艙門那道被“融”開的縫隙,不知何時已經無聲復原,嚴絲合縫。

李潛誠又站在原地足足喘了兩分鍾,直到狂跳的心髒稍微平復,才脫力般緩緩靠着控制台滑坐在地上。右手鬆開,那幾片帶裂紋的兔頭骨碎片叮叮當落在腳邊。他低頭看着自己微微顫抖的手,又看看地上那些碎片,再抬頭看看空無一物的艙壁和完好如初的艙門。

“操……”他無聲地罵了一句,嘴角卻控制不住地,一點點扯開一個極其難看的笑容。劫後餘生的虛脫,混合着難以言喻的荒誕與一絲微弱的、連自己都覺得不可思議的得意,在他胸腔裏翻騰。

他活下來了。用一副麻辣兔頭骨。

他歇了一會兒,掙扎着爬起來,先把地上最大的幾塊兔頭骨碎片小心撿起,用餐巾紙包好——天知道這玩意還有沒有用。然後開始檢查宇航服的破損和艙內系統。主結構沒事,生命保障系統正常,只是控制台少了塊合金板,監控攝像頭似乎在他和吳剛對峙的那段時間裏,信號受到了不明幹擾,記錄下了一些扭曲模糊的雪花和噪點。

他走到觀測窗邊。外面,依舊是那片亙古不變的荒涼。巨大的地球靜靜懸掛。沒有吳剛,沒有斧頭,沒有桂樹。仿佛剛才那場荒誕絕倫的搏鬥從未發生。

但胸口宇航服上那幾道枯葉般碎裂的口子,控制台上消失的合金板,還有手心裏殘留的、屬於骨頭和油膩的觸感,都明確地告訴他,那不是幻覺。

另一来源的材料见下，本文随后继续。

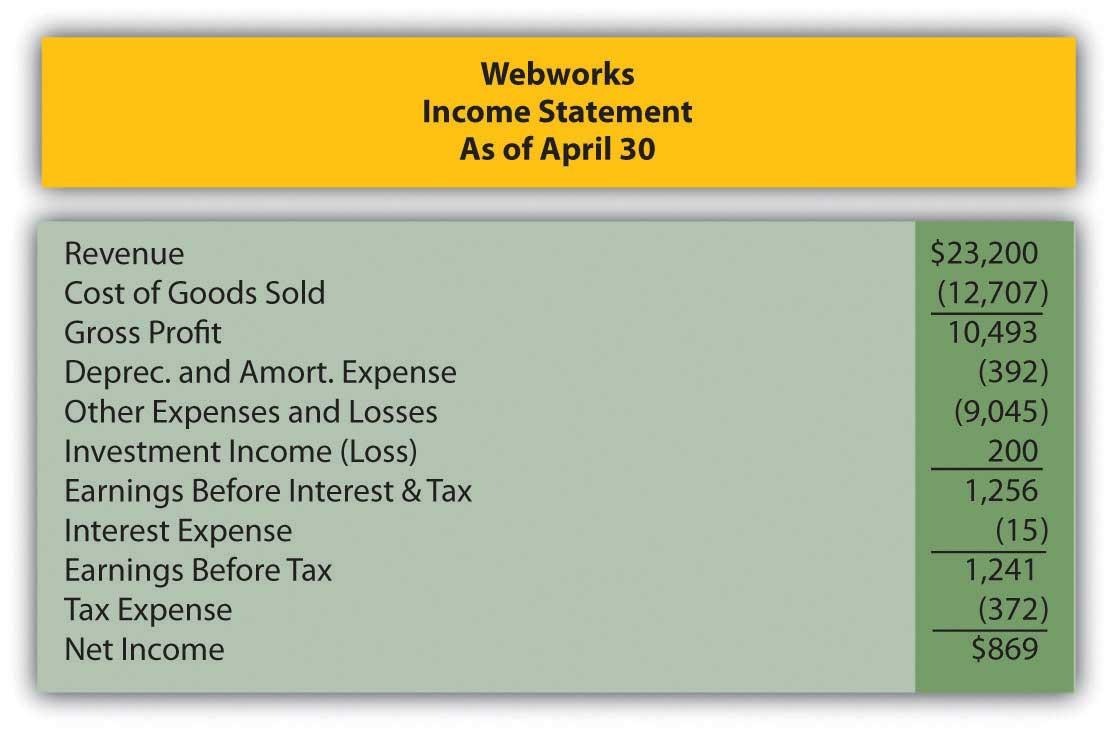 Webworks' Financial Statements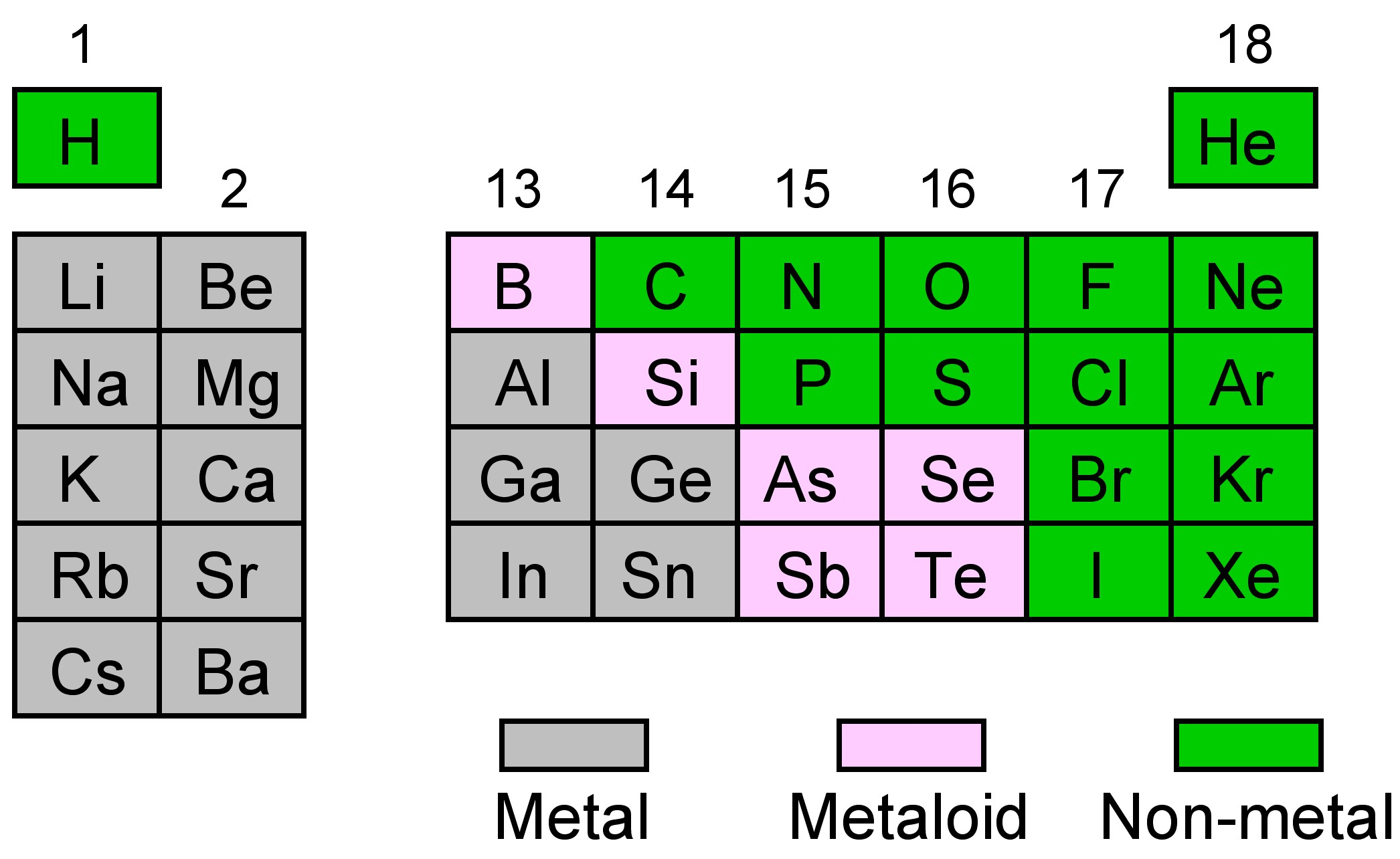periodic trends for the main group elements - Periodic Table Of Elements Definition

李潛誠靠在窗邊,望着外面無垠的灰白和深邃的黑。寂靜重新包裹了他,但這一次,這寂靜似乎有些不同了。不再那麼純粹,那麼具有壓迫性。仿佛被什麼東西……攪動過。

他忽然想起吳剛消失前那個復雜的眼神。

“廣寒宮……”他低聲念叨了一句,搖了搖頭。

他不知道吳剛去了哪裏,會不會再來。也不知道這算不算徹底了結。

他只知道,三天後,補給艙對接的時候,他得想想辦法,看能不能讓地面下次多送點……耐儲存的熟食上來。最好是,味道重一點的。

辣一點,也沒關系。

他轉過身,不再看窗外。艙內冷白的光照着他,在月面投下一個孤單而挺直的影子。影子腳下,是那包用紙巾小心裹好的、帶着裂紋的兔頭骨碎片。

遙遠的、李潛誠感知不到的月面某處,一片永恒的、朦朧的清輝籠罩中,確有一株巨大桂樹的虛影,在無風搖曳。樹下,一個青白色的身影,正對着手中一把斧刃帶着細微裂痕的斧頭,長久地沉默。他肩頭,再無一粒桂屑。